I actually do this, on occasion. (Not 100%, and not to a degree I'd say "yeah, I'd've caught this colors/fakers thing." But enough to say that I've seen a decent sample.)

There is literally, on average, no difference in average quality between commits on FOSS projects, and commits on projects we pay external entities for. Some paid projects are just crap code, and some FOSS code is extremely high quality.

I've had to roll-back / hard-pin dependencies from both low-quality FOSS & low-quality paid projects because of commits that — once you find & read them — are just bananas.

(I have no idea how to solve the root problem here, honestly.)


> I have no idea how to solve the root problem here

I'm not even sure what the problem is. If it's "updating dependencies introduces severe side effects" wich, I think, should be accounted for in the process


Can you really say, with a straight face, that you inspect the diffs of your entire dependency closure every time you deploy an update? With the level of scrutiny required to detect a maliciously-obfuscated security exploit?

If you can, you're an infinitely more diligent developer than I am, that's for sure.

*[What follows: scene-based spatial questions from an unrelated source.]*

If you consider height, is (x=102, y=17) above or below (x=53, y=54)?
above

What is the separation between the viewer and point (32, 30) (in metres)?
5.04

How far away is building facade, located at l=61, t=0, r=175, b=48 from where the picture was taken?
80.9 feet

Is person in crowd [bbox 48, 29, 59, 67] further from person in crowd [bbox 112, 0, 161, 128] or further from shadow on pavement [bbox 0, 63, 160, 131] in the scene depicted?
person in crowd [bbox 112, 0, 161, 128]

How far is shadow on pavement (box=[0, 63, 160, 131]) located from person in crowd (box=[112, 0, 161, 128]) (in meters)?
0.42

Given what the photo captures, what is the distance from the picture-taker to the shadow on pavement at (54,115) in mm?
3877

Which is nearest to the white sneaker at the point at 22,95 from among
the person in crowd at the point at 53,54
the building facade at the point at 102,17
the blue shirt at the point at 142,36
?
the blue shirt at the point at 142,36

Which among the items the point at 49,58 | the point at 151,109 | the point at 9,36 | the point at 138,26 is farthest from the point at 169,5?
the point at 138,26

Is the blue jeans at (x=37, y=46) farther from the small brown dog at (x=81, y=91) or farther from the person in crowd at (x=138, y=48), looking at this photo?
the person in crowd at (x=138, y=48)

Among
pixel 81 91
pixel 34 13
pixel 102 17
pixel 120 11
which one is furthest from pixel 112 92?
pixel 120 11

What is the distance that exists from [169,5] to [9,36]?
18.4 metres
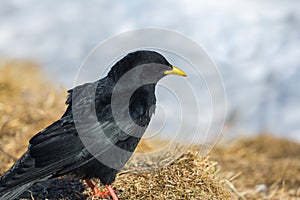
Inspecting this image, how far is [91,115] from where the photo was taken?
4543 millimetres

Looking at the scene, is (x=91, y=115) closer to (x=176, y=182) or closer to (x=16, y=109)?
(x=176, y=182)

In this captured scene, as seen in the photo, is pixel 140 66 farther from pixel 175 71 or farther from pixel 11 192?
pixel 11 192

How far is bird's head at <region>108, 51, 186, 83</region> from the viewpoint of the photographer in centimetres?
475

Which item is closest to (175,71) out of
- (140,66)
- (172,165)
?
(140,66)

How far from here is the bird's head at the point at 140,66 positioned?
15.6 feet

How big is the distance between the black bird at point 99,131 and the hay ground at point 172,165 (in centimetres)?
48

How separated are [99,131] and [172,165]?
1032 mm

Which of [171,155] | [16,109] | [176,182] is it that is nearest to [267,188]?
[171,155]

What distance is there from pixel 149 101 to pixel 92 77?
638mm

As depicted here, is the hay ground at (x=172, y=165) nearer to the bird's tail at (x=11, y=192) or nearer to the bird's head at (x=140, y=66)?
the bird's tail at (x=11, y=192)

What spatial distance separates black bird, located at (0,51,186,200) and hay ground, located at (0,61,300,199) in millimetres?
480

Fortunately the problem could become more tractable if something like SES / Endo takes off:

"Endo protects program integrity both in-process and in distributed systems. SES protects local integrity, defending an application against supply chain attacks: hacks that enter through upgrades to third-party dependencies. Endo does this by encouraging the Principle of Least Authority. ... Endo uses LavaMoat to automatically generate reviewable policies that determine what capabilities will be distributed to third party dependencies."

https://github.com/endojs/endo


Nice link, thanks! Good to see Mark Miller is still working in this space.

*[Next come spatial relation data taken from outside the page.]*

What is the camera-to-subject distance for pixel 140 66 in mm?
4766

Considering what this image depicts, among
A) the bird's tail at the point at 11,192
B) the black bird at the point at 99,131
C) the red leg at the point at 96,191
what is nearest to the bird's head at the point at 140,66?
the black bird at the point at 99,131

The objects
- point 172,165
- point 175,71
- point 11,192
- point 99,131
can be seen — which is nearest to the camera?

I look at gits diffs to see what's changed between versions, but that's for fun and not diligence.

> With the level of scrutiny required to detect a maliciously-obfuscated security exploit

Nope. Not paid to do that and I have not been given any such responsibility.

That said, I think the attack vector on this is very low.

Packages are rarely updated to the latest version.

We don't use a lot of packages.

We mostly use packages from trusted sources.

We use packages that are open source.


And frankly, not just diffs. You’d need to inspect the initial state, and any new dependency added. That’s potentially hundreds of thousands of LoC.